Qualitative organoid fluid metabolomics. (A) Venn diagram depicting the number of metabolites identified in organoid CM, MCM, IOF, and EOF across donors. (B) IOF metabolite presence by donor, in addition to (C) the mean superpathway breakdown of the IOF metabolites common to all donors. (D) EOF metabolite presence by donor, in addition to (E) the mean superpathway breakdown of the EOF metabolites common to all donors. (F) The 17 IOF-exclusive metabolites, arranged by pathway, wherein italicized metabolites are predicted.

Fig. 4.

Quantitative intraorganoid fluid metabolomics. (A) Principal component analysis of IOF and EOF quantitative metabolic profiles from each donor in addition to the number of metabolites elevated (P ≤ 0.05) in each. (B) EOF metabolomic signatures by donor (relative concentration [RC]). (C) Corresponding EOF donor vs. donor statistical comparisons [P ≤ 0.0001 (****)] are also provided. (D) Mean total metabolite levels in EOF by donor. (E) IOF metabolomic signatures by donor. (F) Corresponding IOF donor vs. donor statistical comparisons [P ≤ 0.01 (**)] are also provided. (G) Mean total metabolite levels in IOF by donor (not significant [NS]). (H) Network view by pathway of the metabolites elevated (P ≤ 0.05) in IOF vs.
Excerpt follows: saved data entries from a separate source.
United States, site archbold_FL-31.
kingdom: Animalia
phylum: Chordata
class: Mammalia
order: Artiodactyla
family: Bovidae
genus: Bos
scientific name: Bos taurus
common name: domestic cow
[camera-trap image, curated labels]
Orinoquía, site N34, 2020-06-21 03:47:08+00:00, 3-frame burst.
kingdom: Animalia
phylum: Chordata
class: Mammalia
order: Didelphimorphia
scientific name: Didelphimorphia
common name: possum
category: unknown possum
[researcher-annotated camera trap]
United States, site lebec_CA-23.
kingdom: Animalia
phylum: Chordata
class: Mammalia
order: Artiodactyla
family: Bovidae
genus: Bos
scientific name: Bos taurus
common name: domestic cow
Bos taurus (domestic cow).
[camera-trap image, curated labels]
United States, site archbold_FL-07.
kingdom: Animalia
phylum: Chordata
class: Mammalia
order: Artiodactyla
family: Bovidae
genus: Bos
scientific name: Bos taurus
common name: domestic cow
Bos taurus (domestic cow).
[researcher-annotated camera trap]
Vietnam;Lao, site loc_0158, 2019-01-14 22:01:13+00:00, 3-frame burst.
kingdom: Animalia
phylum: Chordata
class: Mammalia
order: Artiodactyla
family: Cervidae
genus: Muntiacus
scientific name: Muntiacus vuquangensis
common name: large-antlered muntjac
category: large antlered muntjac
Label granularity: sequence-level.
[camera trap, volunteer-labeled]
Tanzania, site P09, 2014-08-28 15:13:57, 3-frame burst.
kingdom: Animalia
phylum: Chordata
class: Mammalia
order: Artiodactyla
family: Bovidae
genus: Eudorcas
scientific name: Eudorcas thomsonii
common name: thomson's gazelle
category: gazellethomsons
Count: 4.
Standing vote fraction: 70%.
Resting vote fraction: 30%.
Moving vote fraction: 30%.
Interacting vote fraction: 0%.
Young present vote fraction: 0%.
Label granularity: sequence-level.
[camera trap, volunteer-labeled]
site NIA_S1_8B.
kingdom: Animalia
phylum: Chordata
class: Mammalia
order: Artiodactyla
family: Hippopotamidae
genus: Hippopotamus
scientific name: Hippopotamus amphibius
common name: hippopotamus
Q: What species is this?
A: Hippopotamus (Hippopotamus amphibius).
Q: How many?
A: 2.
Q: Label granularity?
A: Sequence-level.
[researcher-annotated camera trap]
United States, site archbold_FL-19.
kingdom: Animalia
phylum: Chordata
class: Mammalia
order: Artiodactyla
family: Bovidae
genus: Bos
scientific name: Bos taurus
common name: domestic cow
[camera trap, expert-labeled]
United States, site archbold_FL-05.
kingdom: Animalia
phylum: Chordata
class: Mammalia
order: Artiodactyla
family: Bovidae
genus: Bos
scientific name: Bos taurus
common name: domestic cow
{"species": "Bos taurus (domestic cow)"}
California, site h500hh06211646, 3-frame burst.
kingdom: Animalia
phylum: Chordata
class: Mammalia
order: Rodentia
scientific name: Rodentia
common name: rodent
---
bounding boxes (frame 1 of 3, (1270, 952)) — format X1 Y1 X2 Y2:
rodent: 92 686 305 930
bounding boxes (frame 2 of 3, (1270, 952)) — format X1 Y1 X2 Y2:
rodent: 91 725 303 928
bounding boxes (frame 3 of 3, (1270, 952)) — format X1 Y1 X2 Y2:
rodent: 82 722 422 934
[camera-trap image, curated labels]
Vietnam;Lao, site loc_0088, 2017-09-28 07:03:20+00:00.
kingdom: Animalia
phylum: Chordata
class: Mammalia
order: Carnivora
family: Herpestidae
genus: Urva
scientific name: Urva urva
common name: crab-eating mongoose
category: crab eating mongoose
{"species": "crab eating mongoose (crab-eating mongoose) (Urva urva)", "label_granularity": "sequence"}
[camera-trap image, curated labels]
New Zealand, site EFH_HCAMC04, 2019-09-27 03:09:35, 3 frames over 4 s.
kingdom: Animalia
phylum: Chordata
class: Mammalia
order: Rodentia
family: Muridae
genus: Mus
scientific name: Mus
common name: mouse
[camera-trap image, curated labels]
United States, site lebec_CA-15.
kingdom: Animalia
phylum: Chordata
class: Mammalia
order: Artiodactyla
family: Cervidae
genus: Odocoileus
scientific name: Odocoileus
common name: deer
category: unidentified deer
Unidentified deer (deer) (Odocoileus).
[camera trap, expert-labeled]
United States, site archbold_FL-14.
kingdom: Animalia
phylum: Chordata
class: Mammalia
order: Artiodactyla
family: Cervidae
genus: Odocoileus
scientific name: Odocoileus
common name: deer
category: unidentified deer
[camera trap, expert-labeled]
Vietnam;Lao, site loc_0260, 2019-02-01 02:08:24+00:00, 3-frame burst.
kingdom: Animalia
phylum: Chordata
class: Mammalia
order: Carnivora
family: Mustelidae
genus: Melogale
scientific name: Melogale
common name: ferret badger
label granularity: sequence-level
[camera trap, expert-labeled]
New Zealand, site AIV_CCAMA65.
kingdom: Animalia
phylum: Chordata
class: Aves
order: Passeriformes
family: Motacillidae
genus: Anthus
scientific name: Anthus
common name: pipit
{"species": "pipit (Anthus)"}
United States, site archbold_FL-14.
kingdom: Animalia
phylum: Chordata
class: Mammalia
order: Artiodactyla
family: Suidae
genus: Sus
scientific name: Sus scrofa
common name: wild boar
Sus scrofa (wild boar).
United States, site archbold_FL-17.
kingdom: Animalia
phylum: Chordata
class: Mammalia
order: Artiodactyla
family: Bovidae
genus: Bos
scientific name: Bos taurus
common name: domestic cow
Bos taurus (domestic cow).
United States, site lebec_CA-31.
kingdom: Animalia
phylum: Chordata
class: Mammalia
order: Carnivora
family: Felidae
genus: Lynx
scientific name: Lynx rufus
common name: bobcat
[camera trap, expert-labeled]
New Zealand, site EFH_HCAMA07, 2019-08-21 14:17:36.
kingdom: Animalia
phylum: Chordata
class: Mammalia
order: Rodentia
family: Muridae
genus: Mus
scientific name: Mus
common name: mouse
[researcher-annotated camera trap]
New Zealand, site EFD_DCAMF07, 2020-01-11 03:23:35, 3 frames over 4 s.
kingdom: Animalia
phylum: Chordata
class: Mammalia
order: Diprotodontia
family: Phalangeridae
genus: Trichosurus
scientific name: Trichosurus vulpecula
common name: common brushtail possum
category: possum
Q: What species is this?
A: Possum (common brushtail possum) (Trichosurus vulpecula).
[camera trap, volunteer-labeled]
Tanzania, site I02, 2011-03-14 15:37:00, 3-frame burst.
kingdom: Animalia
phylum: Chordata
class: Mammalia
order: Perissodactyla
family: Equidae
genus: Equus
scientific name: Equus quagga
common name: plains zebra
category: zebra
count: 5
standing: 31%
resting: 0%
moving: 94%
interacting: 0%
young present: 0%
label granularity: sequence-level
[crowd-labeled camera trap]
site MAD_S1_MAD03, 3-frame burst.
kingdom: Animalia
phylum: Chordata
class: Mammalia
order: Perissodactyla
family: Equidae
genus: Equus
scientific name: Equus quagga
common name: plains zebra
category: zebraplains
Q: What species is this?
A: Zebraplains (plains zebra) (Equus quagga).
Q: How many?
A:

EOF wherein node diameter is proportional to fold-change magnitude.

Fig. 5.

Tandem organoid transcriptomics. (A) Statistical comparison [P ≤ 0.05 (*); not significant (NS)] of transcriptomic profiles of endometrial epithelial organoids obtained from all three donors. (B) Logarithmically transformed FPKM values per donor per gene (transcriptomic signatures) presented in descending order. (C) Relative transcript abundance of SLC protein genes, specifically, those exhibiting a ≥2.0-fold change between two or more donors. Green depicts undetected transcripts. (D) Pathview and Kyoto Ecyclopedia of Genes and Genomes (KEGG) database adapted extrapolation and rendering of transcriptomic profiles of donors 1 vs. 2 within the context of the citric acid cycle, wherein green denotes enzyme transcript-relative down-regulation and red depicts enzyme transcript-relative up-regulation.